[Opening Supplied entries section]
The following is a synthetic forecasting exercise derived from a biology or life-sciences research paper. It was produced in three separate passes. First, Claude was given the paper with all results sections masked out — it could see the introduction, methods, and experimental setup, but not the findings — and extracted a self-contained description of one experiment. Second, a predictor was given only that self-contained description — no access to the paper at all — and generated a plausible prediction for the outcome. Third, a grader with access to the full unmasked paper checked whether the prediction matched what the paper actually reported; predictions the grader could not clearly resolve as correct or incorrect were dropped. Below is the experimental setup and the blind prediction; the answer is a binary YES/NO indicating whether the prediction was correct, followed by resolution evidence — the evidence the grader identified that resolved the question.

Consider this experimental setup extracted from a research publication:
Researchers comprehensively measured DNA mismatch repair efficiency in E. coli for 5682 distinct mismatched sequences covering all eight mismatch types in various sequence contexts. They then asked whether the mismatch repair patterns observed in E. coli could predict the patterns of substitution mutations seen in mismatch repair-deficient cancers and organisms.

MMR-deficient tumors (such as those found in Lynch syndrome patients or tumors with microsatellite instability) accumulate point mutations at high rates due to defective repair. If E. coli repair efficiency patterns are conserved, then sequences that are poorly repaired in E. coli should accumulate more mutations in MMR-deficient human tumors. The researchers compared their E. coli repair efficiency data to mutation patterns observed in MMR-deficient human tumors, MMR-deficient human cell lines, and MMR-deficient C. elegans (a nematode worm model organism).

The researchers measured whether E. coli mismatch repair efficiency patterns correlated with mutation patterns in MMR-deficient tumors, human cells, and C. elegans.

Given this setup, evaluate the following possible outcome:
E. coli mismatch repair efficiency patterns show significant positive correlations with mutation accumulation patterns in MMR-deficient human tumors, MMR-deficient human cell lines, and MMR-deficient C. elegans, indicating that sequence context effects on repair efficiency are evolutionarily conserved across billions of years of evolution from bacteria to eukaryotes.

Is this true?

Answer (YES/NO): YES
[Closing Supplied entries section]
An unaltered transcription of all the data above is needed.

The following is a synthetic forecasting exercise derived from a biology or life-sciences research paper. It was produced in three separate passes. First, Claude was given the paper with all results sections masked out — it could see the introduction, methods, and experimental setup, but not the findings — and extracted a self-contained description of one experiment. Second, a predictor was given only that self-contained description — no access to the paper at all — and generated a plausible prediction for the outcome. Third, a grader with access to the full unmasked paper checked whether the prediction matched what the paper actually reported; predictions the grader could not clearly resolve as correct or incorrect were dropped. Below is the experimental setup and the blind prediction; the answer is a binary YES/NO indicating whether the prediction was correct, followed by resolution evidence — the evidence the grader identified that resolved the question.

Consider this experimental setup extracted from a research publication:
Researchers comprehensively measured DNA mismatch repair efficiency in E. coli for 5682 distinct mismatched sequences covering all eight mismatch types in various sequence contexts. They then asked whether the mismatch repair patterns observed in E. coli could predict the patterns of substitution mutations seen in mismatch repair-deficient cancers and organisms.

MMR-deficient tumors (such as those found in Lynch syndrome patients or tumors with microsatellite instability) accumulate point mutations at high rates due to defective repair. If E. coli repair efficiency patterns are conserved, then sequences that are poorly repaired in E. coli should accumulate more mutations in MMR-deficient human tumors. The researchers compared their E. coli repair efficiency data to mutation patterns observed in MMR-deficient human tumors, MMR-deficient human cell lines, and MMR-deficient C. elegans (a nematode worm model organism).

The researchers measured whether E. coli mismatch repair efficiency patterns correlated with mutation patterns in MMR-deficient tumors, human cells, and C. elegans.

Given this setup, evaluate the following possible outcome:
E. coli mismatch repair efficiency patterns show significant positive correlations with mutation accumulation patterns in MMR-deficient human tumors, MMR-deficient human cell lines, and MMR-deficient C. elegans, indicating that sequence context effects on repair efficiency are evolutionarily conserved across billions of years of evolution from bacteria to eukaryotes.

Is this true?

Answer (YES/NO): YES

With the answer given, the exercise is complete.